Aerospike Exporter 接入

最近更新时间:2024-10-21 19:29:32

我的收藏

操作场景

Aerospike Exporter 是一个用于 Aerospike 数据库的 Prometheus 指标导出工具,允许用户监视和收集 Aerospike 数据库的性能指标和统计信息。它可以帮助用户实时监控 Aerospike 集群的健康状况、性能表现和负载情况,有助于进行故障排除、性能优化和规划容量。通过将这些指标导出到 Prometheus,用户可以利用 Prometheus 的强大功能进行数据可视化、报警和分析。腾讯云可观测平台 Prometheus 提供了 Aerospike Exporter 集成及开箱即用的 Grafana 监控大盘。

接入方式

方式一:一键安装(推荐)

操作步骤

2. 在实例列表中,选择对应的 Prometheus 实例。
3. 进入实例详情页,选择数据采集 > 集成中心
4. 在集成中心找到并单击 Aerospike,即会弹出一个安装窗口,在安装页面填写指标采集名称和地址等信息,并单击保存即可。




配置说明

参数
说明
名称
集成名称,命名规范如下:
名称具有唯一性。
名称需要符合下面的正则:'^[a-z0-9]([-a-z0-9]*[a-z0-9])?(\\.[a-z0-9]([-a-z0-9]*[a-z0-9])?)*$'。
域名
Aerospike 数据库域名。
地址
Aerospike 数据库端口。
用户名
Aerospike 数据库用户名称。
密码
Aerospike 数据库密码。

----

## 任务目标
根据上方文档段落回答:
(a) 文中推荐的接入方式是哪一种?
(b) 在集成中心找到并单击 Aerospike 后,会弹出什么?
(c) 腾讯云可观测平台 Prometheus 提供了哪些与 Aerospike Exporter 相关的内容?
请只根据上方的文档段落作答,不参考资料。

## 资料摘录
----

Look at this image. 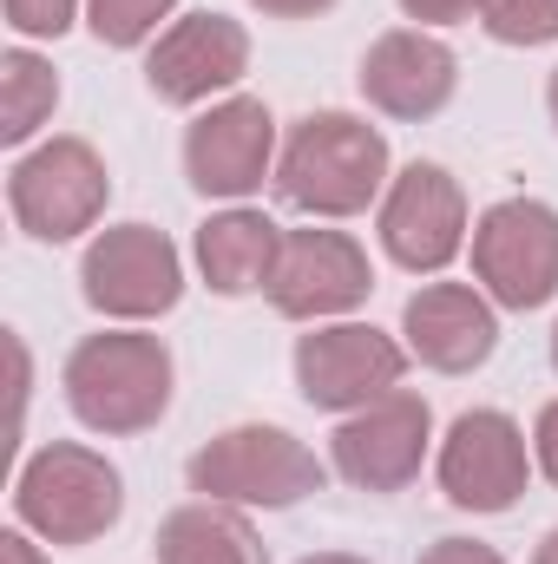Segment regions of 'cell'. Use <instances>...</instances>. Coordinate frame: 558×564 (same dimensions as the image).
<instances>
[{"mask_svg": "<svg viewBox=\"0 0 558 564\" xmlns=\"http://www.w3.org/2000/svg\"><path fill=\"white\" fill-rule=\"evenodd\" d=\"M302 564H368V558H355V552H309Z\"/></svg>", "mask_w": 558, "mask_h": 564, "instance_id": "29", "label": "cell"}, {"mask_svg": "<svg viewBox=\"0 0 558 564\" xmlns=\"http://www.w3.org/2000/svg\"><path fill=\"white\" fill-rule=\"evenodd\" d=\"M453 86H460V59H453V46H447L440 33H427V26H395V33H382V40L362 53V99H368L375 112H388V119L420 126V119L447 112Z\"/></svg>", "mask_w": 558, "mask_h": 564, "instance_id": "16", "label": "cell"}, {"mask_svg": "<svg viewBox=\"0 0 558 564\" xmlns=\"http://www.w3.org/2000/svg\"><path fill=\"white\" fill-rule=\"evenodd\" d=\"M60 112V73L53 59H40L33 46H7L0 53V144L26 151L53 126Z\"/></svg>", "mask_w": 558, "mask_h": 564, "instance_id": "19", "label": "cell"}, {"mask_svg": "<svg viewBox=\"0 0 558 564\" xmlns=\"http://www.w3.org/2000/svg\"><path fill=\"white\" fill-rule=\"evenodd\" d=\"M420 564H506V558L493 545H480V539H433L420 552Z\"/></svg>", "mask_w": 558, "mask_h": 564, "instance_id": "24", "label": "cell"}, {"mask_svg": "<svg viewBox=\"0 0 558 564\" xmlns=\"http://www.w3.org/2000/svg\"><path fill=\"white\" fill-rule=\"evenodd\" d=\"M119 512H126L119 466L79 440H46L40 453H26L13 479V519L46 545H93L119 525Z\"/></svg>", "mask_w": 558, "mask_h": 564, "instance_id": "3", "label": "cell"}, {"mask_svg": "<svg viewBox=\"0 0 558 564\" xmlns=\"http://www.w3.org/2000/svg\"><path fill=\"white\" fill-rule=\"evenodd\" d=\"M473 276L500 308H546L558 295V210L539 197H500L473 224Z\"/></svg>", "mask_w": 558, "mask_h": 564, "instance_id": "8", "label": "cell"}, {"mask_svg": "<svg viewBox=\"0 0 558 564\" xmlns=\"http://www.w3.org/2000/svg\"><path fill=\"white\" fill-rule=\"evenodd\" d=\"M257 13H270V20H315V13H329L335 0H250Z\"/></svg>", "mask_w": 558, "mask_h": 564, "instance_id": "27", "label": "cell"}, {"mask_svg": "<svg viewBox=\"0 0 558 564\" xmlns=\"http://www.w3.org/2000/svg\"><path fill=\"white\" fill-rule=\"evenodd\" d=\"M244 73H250V33H244V20H230V13H178V20L151 40V53H144V86H151V99H158V106H178V112L211 106V99L230 93Z\"/></svg>", "mask_w": 558, "mask_h": 564, "instance_id": "14", "label": "cell"}, {"mask_svg": "<svg viewBox=\"0 0 558 564\" xmlns=\"http://www.w3.org/2000/svg\"><path fill=\"white\" fill-rule=\"evenodd\" d=\"M533 459H539V473L558 486V401H546L539 421H533Z\"/></svg>", "mask_w": 558, "mask_h": 564, "instance_id": "25", "label": "cell"}, {"mask_svg": "<svg viewBox=\"0 0 558 564\" xmlns=\"http://www.w3.org/2000/svg\"><path fill=\"white\" fill-rule=\"evenodd\" d=\"M533 564H558V525L539 539V552H533Z\"/></svg>", "mask_w": 558, "mask_h": 564, "instance_id": "28", "label": "cell"}, {"mask_svg": "<svg viewBox=\"0 0 558 564\" xmlns=\"http://www.w3.org/2000/svg\"><path fill=\"white\" fill-rule=\"evenodd\" d=\"M79 13H86V0H7V26L20 40H60Z\"/></svg>", "mask_w": 558, "mask_h": 564, "instance_id": "22", "label": "cell"}, {"mask_svg": "<svg viewBox=\"0 0 558 564\" xmlns=\"http://www.w3.org/2000/svg\"><path fill=\"white\" fill-rule=\"evenodd\" d=\"M408 341L382 335L375 322H315L296 335V388L322 414H355L408 381Z\"/></svg>", "mask_w": 558, "mask_h": 564, "instance_id": "7", "label": "cell"}, {"mask_svg": "<svg viewBox=\"0 0 558 564\" xmlns=\"http://www.w3.org/2000/svg\"><path fill=\"white\" fill-rule=\"evenodd\" d=\"M60 388H66V408H73L79 426H93L106 440H126V433H144V426L164 421L178 368H171V348L158 335L106 328V335H86L66 355Z\"/></svg>", "mask_w": 558, "mask_h": 564, "instance_id": "2", "label": "cell"}, {"mask_svg": "<svg viewBox=\"0 0 558 564\" xmlns=\"http://www.w3.org/2000/svg\"><path fill=\"white\" fill-rule=\"evenodd\" d=\"M546 112H552V126H558V66H552V86H546Z\"/></svg>", "mask_w": 558, "mask_h": 564, "instance_id": "30", "label": "cell"}, {"mask_svg": "<svg viewBox=\"0 0 558 564\" xmlns=\"http://www.w3.org/2000/svg\"><path fill=\"white\" fill-rule=\"evenodd\" d=\"M0 564H53V558L33 545V532H26V525H13V532H0Z\"/></svg>", "mask_w": 558, "mask_h": 564, "instance_id": "26", "label": "cell"}, {"mask_svg": "<svg viewBox=\"0 0 558 564\" xmlns=\"http://www.w3.org/2000/svg\"><path fill=\"white\" fill-rule=\"evenodd\" d=\"M401 341L433 375H473L500 348V302L480 282H420L401 308Z\"/></svg>", "mask_w": 558, "mask_h": 564, "instance_id": "15", "label": "cell"}, {"mask_svg": "<svg viewBox=\"0 0 558 564\" xmlns=\"http://www.w3.org/2000/svg\"><path fill=\"white\" fill-rule=\"evenodd\" d=\"M480 26L500 46H552L558 40V0H486L480 7Z\"/></svg>", "mask_w": 558, "mask_h": 564, "instance_id": "21", "label": "cell"}, {"mask_svg": "<svg viewBox=\"0 0 558 564\" xmlns=\"http://www.w3.org/2000/svg\"><path fill=\"white\" fill-rule=\"evenodd\" d=\"M388 139L355 112H309L277 151V197L302 217H362L388 191Z\"/></svg>", "mask_w": 558, "mask_h": 564, "instance_id": "1", "label": "cell"}, {"mask_svg": "<svg viewBox=\"0 0 558 564\" xmlns=\"http://www.w3.org/2000/svg\"><path fill=\"white\" fill-rule=\"evenodd\" d=\"M533 440L526 426L500 408H466L460 421L447 426L440 453H433V479L447 492V506L460 512H513L526 479H533Z\"/></svg>", "mask_w": 558, "mask_h": 564, "instance_id": "9", "label": "cell"}, {"mask_svg": "<svg viewBox=\"0 0 558 564\" xmlns=\"http://www.w3.org/2000/svg\"><path fill=\"white\" fill-rule=\"evenodd\" d=\"M106 197H112L106 158L86 139H66V132L26 144L13 158V171H7V210H13V224L33 243H73V237H86L106 217Z\"/></svg>", "mask_w": 558, "mask_h": 564, "instance_id": "5", "label": "cell"}, {"mask_svg": "<svg viewBox=\"0 0 558 564\" xmlns=\"http://www.w3.org/2000/svg\"><path fill=\"white\" fill-rule=\"evenodd\" d=\"M191 492L197 499H224V506H244V512H282V506H302L309 492L329 486V466L289 433V426H224L217 440H204L184 466Z\"/></svg>", "mask_w": 558, "mask_h": 564, "instance_id": "4", "label": "cell"}, {"mask_svg": "<svg viewBox=\"0 0 558 564\" xmlns=\"http://www.w3.org/2000/svg\"><path fill=\"white\" fill-rule=\"evenodd\" d=\"M427 440H433V414L415 388H395L355 414H342L335 440H329V466L355 486V492H408L427 466Z\"/></svg>", "mask_w": 558, "mask_h": 564, "instance_id": "13", "label": "cell"}, {"mask_svg": "<svg viewBox=\"0 0 558 564\" xmlns=\"http://www.w3.org/2000/svg\"><path fill=\"white\" fill-rule=\"evenodd\" d=\"M158 564H270L257 525L244 506L224 499H191L178 512H164L158 525Z\"/></svg>", "mask_w": 558, "mask_h": 564, "instance_id": "18", "label": "cell"}, {"mask_svg": "<svg viewBox=\"0 0 558 564\" xmlns=\"http://www.w3.org/2000/svg\"><path fill=\"white\" fill-rule=\"evenodd\" d=\"M79 295L106 315V322H158L178 308L184 295V257L164 230L151 224H112L86 243L79 257Z\"/></svg>", "mask_w": 558, "mask_h": 564, "instance_id": "6", "label": "cell"}, {"mask_svg": "<svg viewBox=\"0 0 558 564\" xmlns=\"http://www.w3.org/2000/svg\"><path fill=\"white\" fill-rule=\"evenodd\" d=\"M480 7H486V0H401V13H408V20H420L427 33H433V26H460V20H480Z\"/></svg>", "mask_w": 558, "mask_h": 564, "instance_id": "23", "label": "cell"}, {"mask_svg": "<svg viewBox=\"0 0 558 564\" xmlns=\"http://www.w3.org/2000/svg\"><path fill=\"white\" fill-rule=\"evenodd\" d=\"M375 289V263L348 230H282V257L270 270V308L282 322H342L368 302Z\"/></svg>", "mask_w": 558, "mask_h": 564, "instance_id": "12", "label": "cell"}, {"mask_svg": "<svg viewBox=\"0 0 558 564\" xmlns=\"http://www.w3.org/2000/svg\"><path fill=\"white\" fill-rule=\"evenodd\" d=\"M282 257V224L270 210H250V204H230L217 217H204L197 230V270L217 295H250V289H270V270Z\"/></svg>", "mask_w": 558, "mask_h": 564, "instance_id": "17", "label": "cell"}, {"mask_svg": "<svg viewBox=\"0 0 558 564\" xmlns=\"http://www.w3.org/2000/svg\"><path fill=\"white\" fill-rule=\"evenodd\" d=\"M375 230H382V250L415 270V276H440L460 250H466V191L447 164H427L415 158L408 171L388 177L382 204H375Z\"/></svg>", "mask_w": 558, "mask_h": 564, "instance_id": "10", "label": "cell"}, {"mask_svg": "<svg viewBox=\"0 0 558 564\" xmlns=\"http://www.w3.org/2000/svg\"><path fill=\"white\" fill-rule=\"evenodd\" d=\"M277 151L282 144L270 106L250 93H230L184 126V177L197 197L244 204L250 191H264V177H277Z\"/></svg>", "mask_w": 558, "mask_h": 564, "instance_id": "11", "label": "cell"}, {"mask_svg": "<svg viewBox=\"0 0 558 564\" xmlns=\"http://www.w3.org/2000/svg\"><path fill=\"white\" fill-rule=\"evenodd\" d=\"M171 20H178V0H86L93 40H99V46H119V53L151 46Z\"/></svg>", "mask_w": 558, "mask_h": 564, "instance_id": "20", "label": "cell"}, {"mask_svg": "<svg viewBox=\"0 0 558 564\" xmlns=\"http://www.w3.org/2000/svg\"><path fill=\"white\" fill-rule=\"evenodd\" d=\"M552 368H558V322H552Z\"/></svg>", "mask_w": 558, "mask_h": 564, "instance_id": "31", "label": "cell"}]
</instances>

----

## 问题解答
(a) 方式一:一键安装。
(b) 一个安装窗口。
(c) Aerospike Exporter 集成,以及开箱即用的 Grafana 监控大盘。